Treatment Approaches
These include:
- Bed rest for approximately three weeks, followed by gradual mobilization with lumbar support.
- Administration of nonsteroidal anti-inflammatory drugs (NSAIDs).
- Traction therapy, with pelvic traction being the most commonly employed method.
- Physical therapy modalities.
Surgical Management
Indications
Surgery is indicated in:
- Severe back and leg pain with recurrent episodes that persist or worsen despite more than six months of conservative treatment, significantly affecting work and daily life.
- Central herniation causing cauda equina syndrome or sphincter dysfunction, requiring emergency surgery.
- Clear neurological deficits.
Surgical Techniques
Conventional open surgeries include total laminectomy with nucleus pulposus removal, partial laminectomy with nucleus pulposus removal, and fenestration discectomy.

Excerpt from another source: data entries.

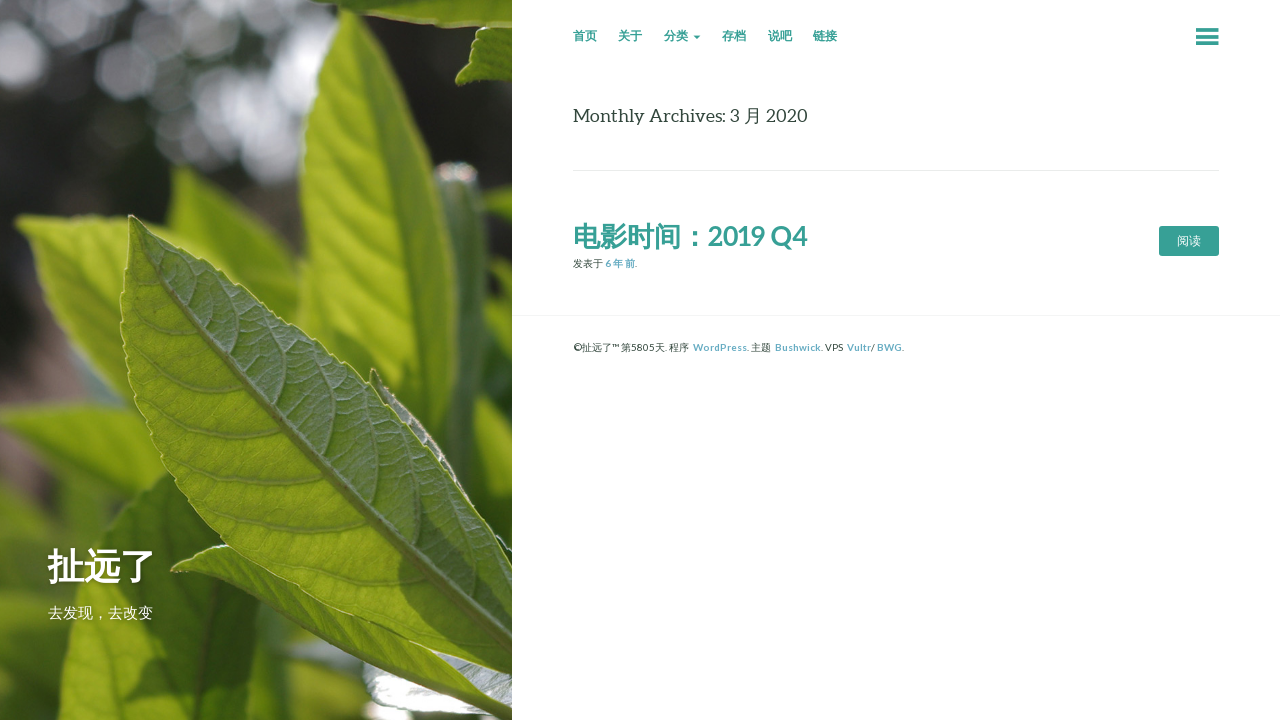

--- FILE ---
content_type: text/html; charset=utf-8
request_url: https://www.google.com/recaptcha/api2/aframe
body_size: 250
content:
<!DOCTYPE HTML><html><head><meta http-equiv="content-type" content="text/html; charset=UTF-8"></head><body><script nonce="WI74uWgbeY-m3NcNDeIFAQ">/** Anti-fraud and anti-abuse applications only. See google.com/recaptcha */ try{var clients={'sodar':'https://pagead2.googlesyndication.com/pagead/sodar?'};window.addEventListener("message",function(a){try{if(a.source===window.parent){var b=JSON.parse(a.data);var c=clients[b['id']];if(c){var d=document.createElement('img');d.src=c+b['params']+'&rc='+(localStorage.getItem("rc::a")?sessionStorage.getItem("rc::b"):"");window.document.body.appendChild(d);sessionStorage.setItem("rc::e",parseInt(sessionStorage.getItem("rc::e")||0)+1);localStorage.setItem("rc::h",'1769026473305');}}}catch(b){}});window.parent.postMessage("_grecaptcha_ready", "*");}catch(b){}</script></body></html>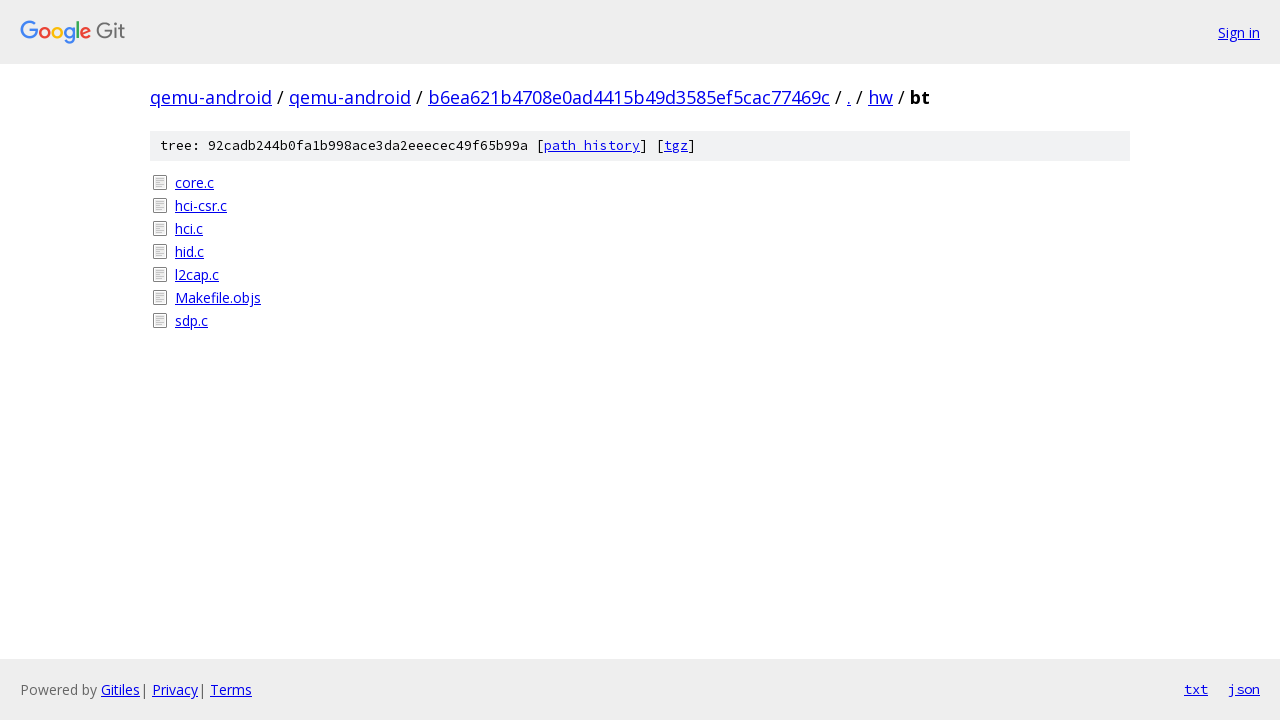

--- FILE ---
content_type: text/html; charset=utf-8
request_url: https://qemu-android.googlesource.com/qemu-android/+/b6ea621b4708e0ad4415b49d3585ef5cac77469c/hw/bt
body_size: 756
content:
<!DOCTYPE html><html lang="en"><head><meta charset="utf-8"><meta name="viewport" content="width=device-width, initial-scale=1"><title>hw/bt - qemu-android - Git at Google</title><link rel="stylesheet" type="text/css" href="/+static/base.css"><!-- default customHeadTagPart --></head><body class="Site"><header class="Site-header"><div class="Header"><a class="Header-image" href="/"><img src="//www.gstatic.com/images/branding/lockups/2x/lockup_git_color_108x24dp.png" width="108" height="24" alt="Google Git"></a><div class="Header-menu"> <a class="Header-menuItem" href="https://accounts.google.com/AccountChooser?faa=1&amp;continue=https://qemu-android.googlesource.com/login/qemu-android/%2B/b6ea621b4708e0ad4415b49d3585ef5cac77469c/hw/bt">Sign in</a> </div></div></header><div class="Site-content"><div class="Container "><div class="Breadcrumbs"><a class="Breadcrumbs-crumb" href="/?format=HTML">qemu-android</a> / <a class="Breadcrumbs-crumb" href="/qemu-android/">qemu-android</a> / <a class="Breadcrumbs-crumb" href="/qemu-android/+/b6ea621b4708e0ad4415b49d3585ef5cac77469c">b6ea621b4708e0ad4415b49d3585ef5cac77469c</a> / <a class="Breadcrumbs-crumb" href="/qemu-android/+/b6ea621b4708e0ad4415b49d3585ef5cac77469c/">.</a> / <a class="Breadcrumbs-crumb" href="/qemu-android/+/b6ea621b4708e0ad4415b49d3585ef5cac77469c/hw">hw</a> / <span class="Breadcrumbs-crumb">bt</span></div><div class="TreeDetail"><div class="u-sha1 u-monospace TreeDetail-sha1">tree: 92cadb244b0fa1b998ace3da2eeecec49f65b99a [<a href="/qemu-android/+log/b6ea621b4708e0ad4415b49d3585ef5cac77469c/hw/bt">path history</a>] <span>[<a href="/qemu-android/+archive/b6ea621b4708e0ad4415b49d3585ef5cac77469c/hw/bt.tar.gz">tgz</a>]</span></div><ol class="FileList"><li class="FileList-item FileList-item--regularFile" title="Regular file - core.c"><a class="FileList-itemLink" href="/qemu-android/+/b6ea621b4708e0ad4415b49d3585ef5cac77469c/hw/bt/core.c">core.c</a></li><li class="FileList-item FileList-item--regularFile" title="Regular file - hci-csr.c"><a class="FileList-itemLink" href="/qemu-android/+/b6ea621b4708e0ad4415b49d3585ef5cac77469c/hw/bt/hci-csr.c">hci-csr.c</a></li><li class="FileList-item FileList-item--regularFile" title="Regular file - hci.c"><a class="FileList-itemLink" href="/qemu-android/+/b6ea621b4708e0ad4415b49d3585ef5cac77469c/hw/bt/hci.c">hci.c</a></li><li class="FileList-item FileList-item--regularFile" title="Regular file - hid.c"><a class="FileList-itemLink" href="/qemu-android/+/b6ea621b4708e0ad4415b49d3585ef5cac77469c/hw/bt/hid.c">hid.c</a></li><li class="FileList-item FileList-item--regularFile" title="Regular file - l2cap.c"><a class="FileList-itemLink" href="/qemu-android/+/b6ea621b4708e0ad4415b49d3585ef5cac77469c/hw/bt/l2cap.c">l2cap.c</a></li><li class="FileList-item FileList-item--regularFile" title="Regular file - Makefile.objs"><a class="FileList-itemLink" href="/qemu-android/+/b6ea621b4708e0ad4415b49d3585ef5cac77469c/hw/bt/Makefile.objs">Makefile.objs</a></li><li class="FileList-item FileList-item--regularFile" title="Regular file - sdp.c"><a class="FileList-itemLink" href="/qemu-android/+/b6ea621b4708e0ad4415b49d3585ef5cac77469c/hw/bt/sdp.c">sdp.c</a></li></ol></div></div> <!-- Container --></div> <!-- Site-content --><footer class="Site-footer"><div class="Footer"><span class="Footer-poweredBy">Powered by <a href="https://gerrit.googlesource.com/gitiles/">Gitiles</a>| <a href="https://policies.google.com/privacy">Privacy</a>| <a href="https://policies.google.com/terms">Terms</a></span><span class="Footer-formats"><a class="u-monospace Footer-formatsItem" href="?format=TEXT">txt</a> <a class="u-monospace Footer-formatsItem" href="?format=JSON">json</a></span></div></footer></body></html>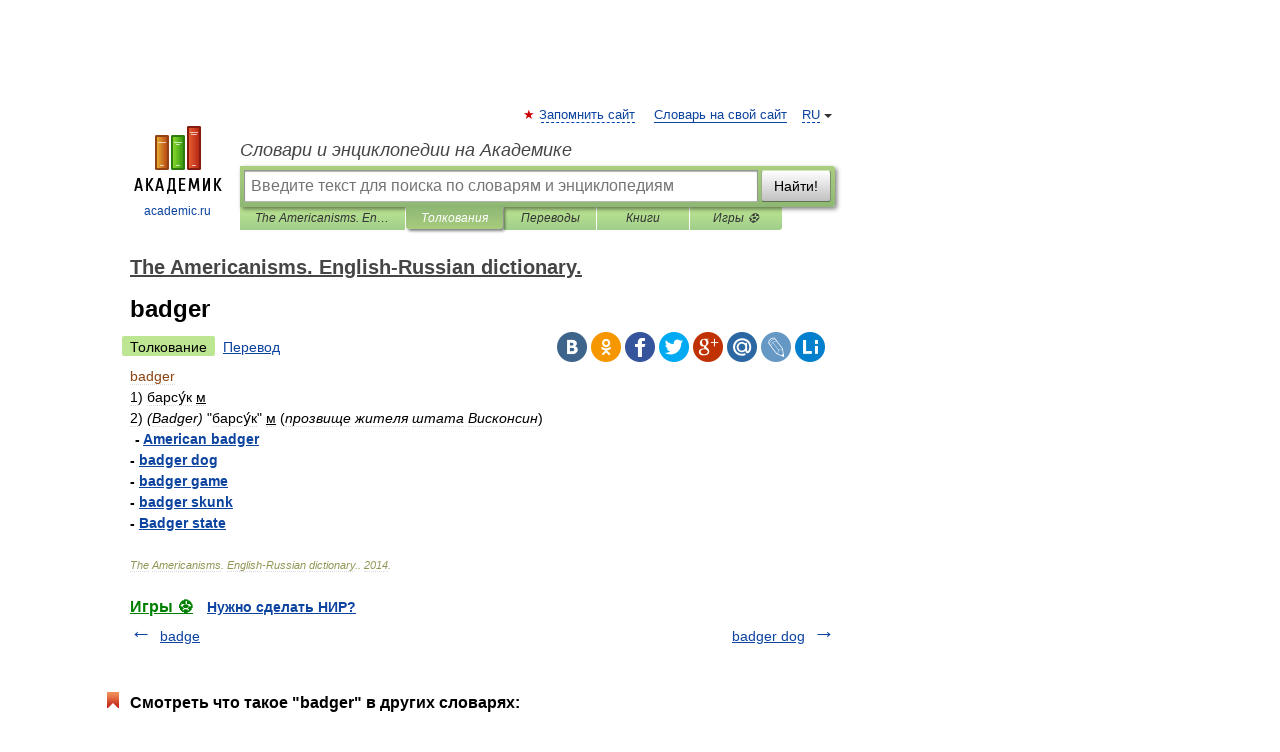

--- FILE ---
content_type: application/javascript; charset=utf-8
request_url: https://fundingchoicesmessages.google.com/f/AGSKWxXPKMZcZmVLwEIezdO45BSK9gPlVfBqJwm-kR7kZHRePgZnNEhorCM0iy4XefmhiVXZatleoseDpreHzDvrPDtnixjYEmLy9G538WhjfhoyVzg_e-PGfwh3QDyUXJsFQKKs3rAkhBXaIBvJpX7FCOPlUCuqZBQ948zQvHwQWDFUjFqooM-wrsO_lZy1/_/popounder4./468x60a./adf.cgi?/ad728t./ad_slots.
body_size: -1290
content:
window['c051425f-c435-4e4b-94d2-76d30f3d81ce'] = true;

Microsurgical lumbar discectomy involves the use of a microscope to assist in the removal of the herniated disc.
Minimally invasive disc removal techniques originally started with percutaneous nucleotomy. With advancements in technology, newer methods such as microendoscopic discectomy (MED), percutaneous endoscopic lumbar discectomy (PELD), and unilateral biportal endoscopy (UBE)-assisted discectomy have been developed. Among these techniques, PELD has seen rapid growth in clinical use in recent years due to its advantages of minimal tissue damage and quick recovery.
Artificial disc replacement is another surgical option, but its indications remain controversial, and its selection requires careful consideration.